Thursday, August 6, 2009

With so little to be sure of...

...if there's anything at all.

There are few things that I can say that I am sure of at this exact point in time (other than "here and now and us together"...). For one thing, I am sure of what makes me go all a-tingly in my theatrical nether regions and what makes me want to vomit old sheet music. With the summer drawing to an imminent close, there is much on the horizon to be aware of. Here is my own personal and biased lineup:
The mucho gustos:
Othello (Produced by the Public Theatre, directed by Peter Sellars, starring John Ortiz as the Moor himself and P.S. Hoffman as Iago) This one speaks for itself. Right off the bat, I question the sanity of anybody who is not eager to see one of the greatest living American actors grace the stage as one of dramatic literature's greatest and least apologetic villains of all time. Peter Sellars is infamous for his work with opera, lending a modern lilt to classic work and breathing a tour de force life into contemporary work (as in his close working relationship with living American composer John Adams). He is sure to do great things with a straight play that hardly lacks the emotional charge of the operatic canon. In a totally selfish light, as an NYU student I score big time (for once) with access to $12 student tickets because the venue is the good old Skirball Center. Ra ra. Finally, the Public can really do no wrong. Q.E.D.
The Understudy (Written by Theresa Rebeck, Roundabout Theatre Company, starring Julie White, Mark-Paul Gosselaar and Justin Kirk) Okay, this is a big season for names and this off-Broadway production of Rebeck's new play is stacked. After the recent appearance of Mario Lopez in A Chorus Line, why would producers NOT find a vehicle for Zack Morris? (Maybe next year we will see Dustin Diamond in the title role of Hamlet...) Justin Kirk, although popularly known now for his work on film, is no stranger to the stage and his return is much welcomed by yours truly. His capacity to adapt to roles that couldn't be more polar opposite (what would happen if Andy Botwin and Prior Walter went out for coffee?) leaves me soundly expecting a performance worth talking about. Finally, who doesn't love Julie White? She won the Tony for The Little Dog Laughed, appeared on Six Feet Under and playwright Rebeck has written specifically for her in the past. This woman has obviously been doing something right. (Also, who among us, whether admittedly or not, doesn't like a little backstage inside joke in their theatre-going lineup? The play focuses on "one of the most notorious roles in the theatre: the understudy.")

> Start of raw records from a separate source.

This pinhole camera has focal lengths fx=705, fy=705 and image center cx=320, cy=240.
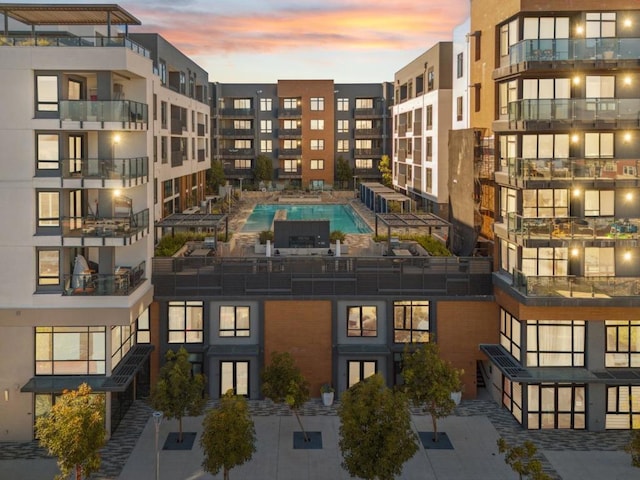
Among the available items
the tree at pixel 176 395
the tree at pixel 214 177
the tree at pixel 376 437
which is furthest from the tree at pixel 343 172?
the tree at pixel 376 437

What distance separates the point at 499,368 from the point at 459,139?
13.8 m

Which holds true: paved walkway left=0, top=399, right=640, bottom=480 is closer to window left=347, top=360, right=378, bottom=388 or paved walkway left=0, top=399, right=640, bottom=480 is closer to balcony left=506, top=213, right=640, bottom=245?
→ window left=347, top=360, right=378, bottom=388

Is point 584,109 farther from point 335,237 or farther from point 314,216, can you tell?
point 314,216

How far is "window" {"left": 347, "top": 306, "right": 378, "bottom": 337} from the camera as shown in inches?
1091

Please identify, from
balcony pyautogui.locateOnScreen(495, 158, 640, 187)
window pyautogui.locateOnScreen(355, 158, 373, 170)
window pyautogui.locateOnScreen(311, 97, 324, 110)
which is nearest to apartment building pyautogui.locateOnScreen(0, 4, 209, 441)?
balcony pyautogui.locateOnScreen(495, 158, 640, 187)

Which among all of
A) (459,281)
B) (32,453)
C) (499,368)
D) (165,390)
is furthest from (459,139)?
(32,453)

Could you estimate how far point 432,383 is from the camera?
23406 millimetres

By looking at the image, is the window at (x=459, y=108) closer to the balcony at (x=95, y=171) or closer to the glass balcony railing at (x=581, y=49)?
the glass balcony railing at (x=581, y=49)

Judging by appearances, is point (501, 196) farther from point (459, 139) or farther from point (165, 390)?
point (165, 390)

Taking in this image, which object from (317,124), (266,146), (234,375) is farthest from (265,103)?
(234,375)

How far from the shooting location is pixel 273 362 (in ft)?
81.5

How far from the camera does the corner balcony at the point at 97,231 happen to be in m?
23.9

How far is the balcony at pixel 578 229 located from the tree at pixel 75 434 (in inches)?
612

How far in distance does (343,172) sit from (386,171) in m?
11.2
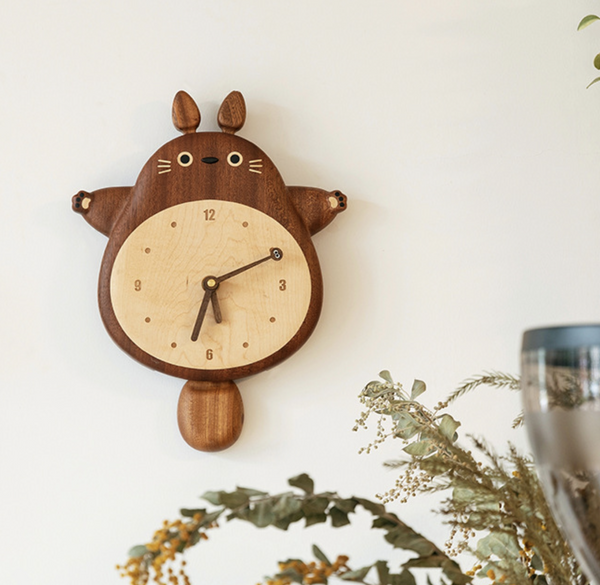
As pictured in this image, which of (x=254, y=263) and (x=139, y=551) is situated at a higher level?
(x=254, y=263)

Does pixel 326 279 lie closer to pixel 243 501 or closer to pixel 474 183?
pixel 474 183

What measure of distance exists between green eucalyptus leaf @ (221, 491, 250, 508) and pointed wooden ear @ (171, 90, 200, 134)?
2.94 feet

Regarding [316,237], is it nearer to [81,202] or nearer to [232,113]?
[232,113]

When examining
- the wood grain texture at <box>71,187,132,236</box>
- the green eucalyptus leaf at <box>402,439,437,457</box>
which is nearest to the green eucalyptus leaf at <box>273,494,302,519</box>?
the green eucalyptus leaf at <box>402,439,437,457</box>

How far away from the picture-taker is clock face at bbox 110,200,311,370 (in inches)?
43.4

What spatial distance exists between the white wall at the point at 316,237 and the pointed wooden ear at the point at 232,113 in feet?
0.17

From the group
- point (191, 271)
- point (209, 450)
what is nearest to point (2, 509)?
point (209, 450)

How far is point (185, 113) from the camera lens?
1.14m

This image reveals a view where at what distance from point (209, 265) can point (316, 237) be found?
209mm

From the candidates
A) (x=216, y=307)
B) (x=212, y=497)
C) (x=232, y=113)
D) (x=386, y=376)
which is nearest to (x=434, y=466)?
Answer: (x=212, y=497)

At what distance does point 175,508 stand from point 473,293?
0.65 meters

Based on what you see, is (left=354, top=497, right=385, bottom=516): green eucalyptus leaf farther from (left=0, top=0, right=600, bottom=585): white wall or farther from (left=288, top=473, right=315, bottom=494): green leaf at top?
(left=0, top=0, right=600, bottom=585): white wall

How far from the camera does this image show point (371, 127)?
1229mm

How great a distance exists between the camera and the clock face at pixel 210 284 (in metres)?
1.10
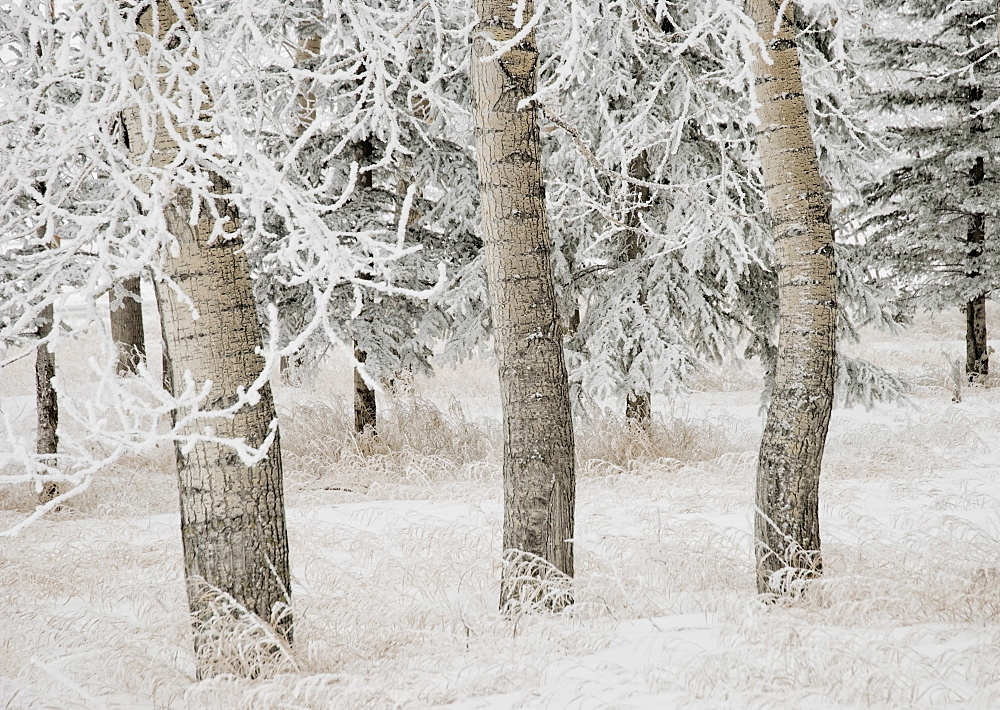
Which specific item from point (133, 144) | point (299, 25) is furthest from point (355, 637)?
point (299, 25)

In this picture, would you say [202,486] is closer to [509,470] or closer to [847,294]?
[509,470]

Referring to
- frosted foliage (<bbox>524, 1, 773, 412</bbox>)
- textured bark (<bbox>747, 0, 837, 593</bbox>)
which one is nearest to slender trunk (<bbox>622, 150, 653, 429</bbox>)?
frosted foliage (<bbox>524, 1, 773, 412</bbox>)

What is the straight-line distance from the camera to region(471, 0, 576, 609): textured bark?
4129mm

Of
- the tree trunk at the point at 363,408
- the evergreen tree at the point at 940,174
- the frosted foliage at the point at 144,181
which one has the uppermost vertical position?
the evergreen tree at the point at 940,174

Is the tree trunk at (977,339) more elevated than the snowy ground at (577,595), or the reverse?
the tree trunk at (977,339)

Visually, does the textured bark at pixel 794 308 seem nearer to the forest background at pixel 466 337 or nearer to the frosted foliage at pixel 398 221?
the forest background at pixel 466 337

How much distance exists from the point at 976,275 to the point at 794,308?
11.8 metres

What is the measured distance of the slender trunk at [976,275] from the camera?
13.2 metres

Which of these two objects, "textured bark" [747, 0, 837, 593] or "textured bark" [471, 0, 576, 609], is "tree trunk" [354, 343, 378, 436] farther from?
"textured bark" [747, 0, 837, 593]

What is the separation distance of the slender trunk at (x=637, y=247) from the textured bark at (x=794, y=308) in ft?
12.8

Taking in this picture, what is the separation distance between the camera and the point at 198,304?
3572mm

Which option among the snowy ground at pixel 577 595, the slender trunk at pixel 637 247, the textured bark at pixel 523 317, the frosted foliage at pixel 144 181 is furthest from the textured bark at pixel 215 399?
the slender trunk at pixel 637 247

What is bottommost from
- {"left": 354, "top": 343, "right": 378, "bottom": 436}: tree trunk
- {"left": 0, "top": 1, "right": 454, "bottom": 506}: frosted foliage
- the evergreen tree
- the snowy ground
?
the snowy ground

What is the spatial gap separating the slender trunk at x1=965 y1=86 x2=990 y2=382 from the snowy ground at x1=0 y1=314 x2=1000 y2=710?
5.65 meters
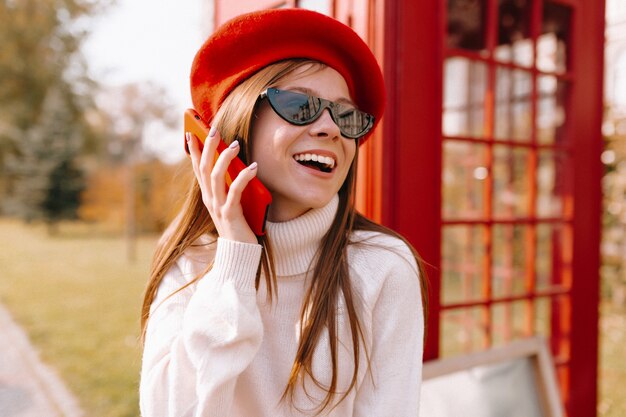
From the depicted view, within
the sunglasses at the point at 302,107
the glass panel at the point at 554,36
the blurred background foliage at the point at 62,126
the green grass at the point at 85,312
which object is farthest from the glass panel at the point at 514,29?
the blurred background foliage at the point at 62,126

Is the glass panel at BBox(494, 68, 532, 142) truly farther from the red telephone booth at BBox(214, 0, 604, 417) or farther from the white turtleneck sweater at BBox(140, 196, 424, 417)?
the white turtleneck sweater at BBox(140, 196, 424, 417)

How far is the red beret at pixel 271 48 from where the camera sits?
4.50ft

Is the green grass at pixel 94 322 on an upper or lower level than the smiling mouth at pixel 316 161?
lower

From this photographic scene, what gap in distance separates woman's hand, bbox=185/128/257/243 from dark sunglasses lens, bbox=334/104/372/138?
284 mm

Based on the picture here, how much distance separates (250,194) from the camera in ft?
4.47

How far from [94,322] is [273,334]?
5492 mm

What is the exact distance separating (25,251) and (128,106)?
17.8 ft

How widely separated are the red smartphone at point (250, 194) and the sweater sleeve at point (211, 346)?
91 mm

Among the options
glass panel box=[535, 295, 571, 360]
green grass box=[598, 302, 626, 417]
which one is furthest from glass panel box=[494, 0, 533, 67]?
green grass box=[598, 302, 626, 417]

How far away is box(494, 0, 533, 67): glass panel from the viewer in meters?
3.07

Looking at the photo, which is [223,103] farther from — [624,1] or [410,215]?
[624,1]

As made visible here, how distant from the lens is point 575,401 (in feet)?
9.13

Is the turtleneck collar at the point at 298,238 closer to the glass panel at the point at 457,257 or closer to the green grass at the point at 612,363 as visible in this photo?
the green grass at the point at 612,363

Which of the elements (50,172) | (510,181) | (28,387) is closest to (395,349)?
(28,387)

The Bacchae (Public Theater's Shakespeare in the Park, directed by JoAnne Akalaitis, starring Jonathan Groff) Has anybody else been watching the new season of True Blood? Is anybody else getting a little miffed by Mary Ann and her Dionysian tomfoolery? Thank fuck the Public will pull us back to the roots with this production. Can you really think of a better play to be staged outside? And with a new (under)score by Philip Glass? I will not soon forget Alan Cumming's performance as Dionysus (at the Lincoln Center last summer) but am very eager to see what the much younger, much more innocent Jonathan Groff will do with the role. Oh, yeah, and it's free, lest we forget. Again, I assert that the Public can do no wrong. (Ten points deposited in the posthumous bank of awesomeness for Joe Papp).

The No Me Gusta Column:

American Idiot (Berkeley Rep, Directed by Michael Mayer) What the hell, everybody? Are you really making another jukebox musical? Does it really have to be formed around the album that reminds everybody what Green Day once was (wank-worthy) and no longer is? Does everybody involved have to be so legit that I am probably going to have to see it when it (inevitably) comes to New York? Damn all of you. Truly, why is everybody involved in this puke-prompting project really established and talented? Michael Mayer, John Gallager Jr., Tom Kitt, DO YOU REALLY HAVE NOTHING BETTER TO DO? Good luck super-imposing a narrative onto that piece of rubbish...

Catch Me If You Can (Seattle's 5th Ave. Theatre) All I have to say about this is that A) we don't need another movie cum musical B) Aaron Tveit traded in a wonderful role in an excellent ORIGINAL work for a wardrobe the size of a small country and C) this speaks volumes.

Heed my musings or don't. I'm just one small girl (in a tree).